In general the solar installations are designed for about 150 kmph wind speeds, however few aspects remain ignored.
- As we can see most of the installations are failing at the mid clamps, or the fasteners connecting the modules with the mounting structures/purlines. Most of the failures are due to undersized bolts. At times the module aluminium frame ruptures. We never check the strength of module aluminium frame to withstand the high wind pressures of 150 kmph wind speeds.
- Loose bolts in the mounting structure is also considered a common defect in the solar mounting installations. The quality check of under torqueing of the bolts leads to the module structure blow offs.

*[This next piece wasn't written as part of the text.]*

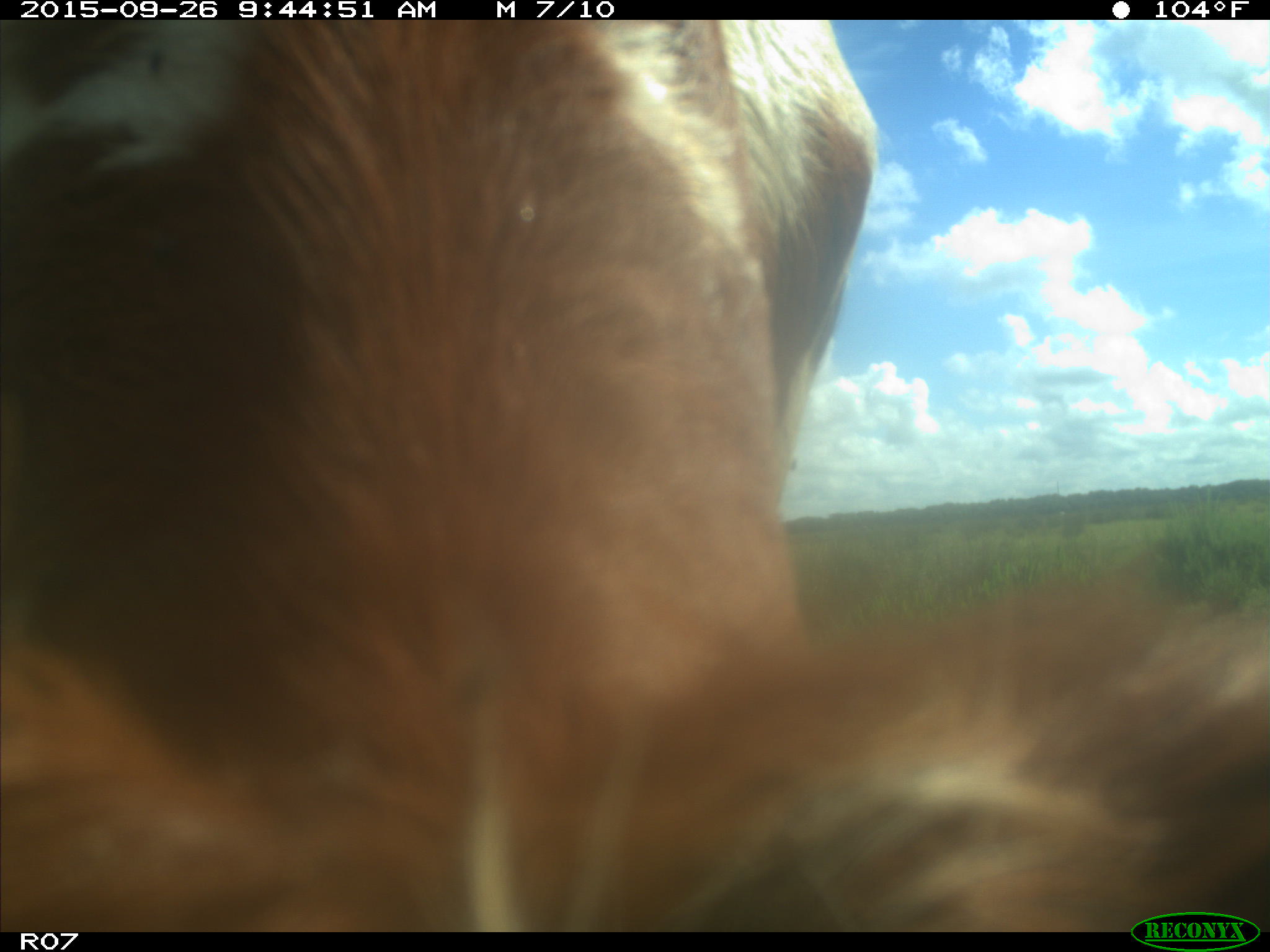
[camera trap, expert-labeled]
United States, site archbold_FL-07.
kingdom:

- It is important to specify the uplift wind speed to your module supplier as well to ensure that the module frame also withstand to the high wind uplift forces. Most of the module blow off case are due to the module frame rupture as in this case also can be seen. The site conditions should be provided to the module manufacturers and the module aluminum frame needs to be tested in wind tunnel to ensure that the module frame withstands the high wind uplift forces.

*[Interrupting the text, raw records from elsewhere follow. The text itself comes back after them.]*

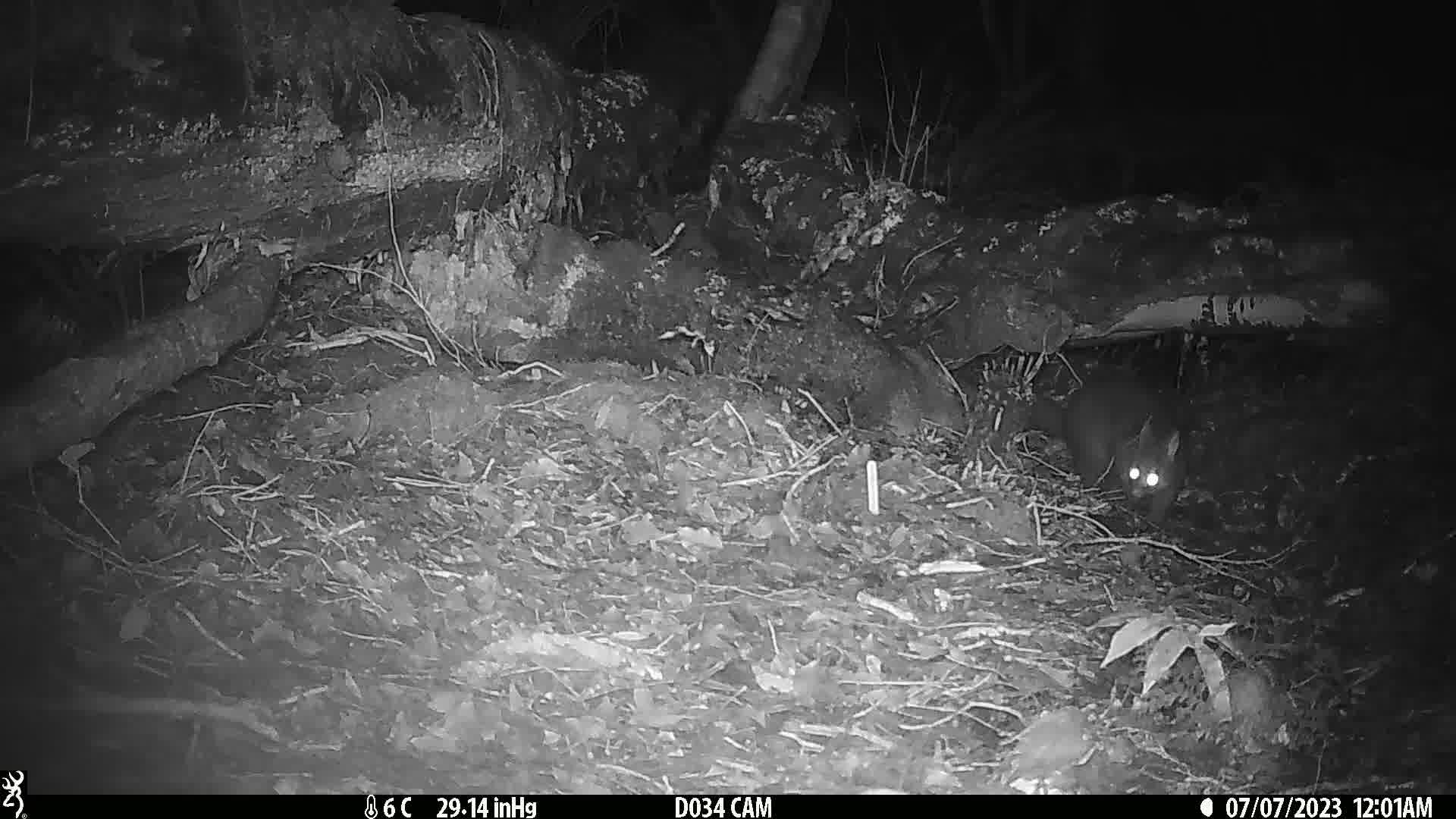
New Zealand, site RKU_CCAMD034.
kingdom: Animalia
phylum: Chordata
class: Mammalia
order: Diprotodontia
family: Phalangeridae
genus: Trichosurus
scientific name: Trichosurus vulpecula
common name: common brushtail possum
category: possum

- As the module manufacturers are reducing the glass thickness and laminate thickness, there are also cases of module glass dislogged from the frame. Hence it is important that the module BOQ needs to be checked to withstand the high wind uplift forces.
- Due to lack of detailing while the mounting structure designs, the mounting structure members has mis-alignments and leaves to loose connections and structural instability.
While it is important that the solar installations are safe and robust and should be capable to face harsh wind storms, there is a need to develop solar mounting specific best practices/guidelines which become industry best practice so that such failures can be avoided.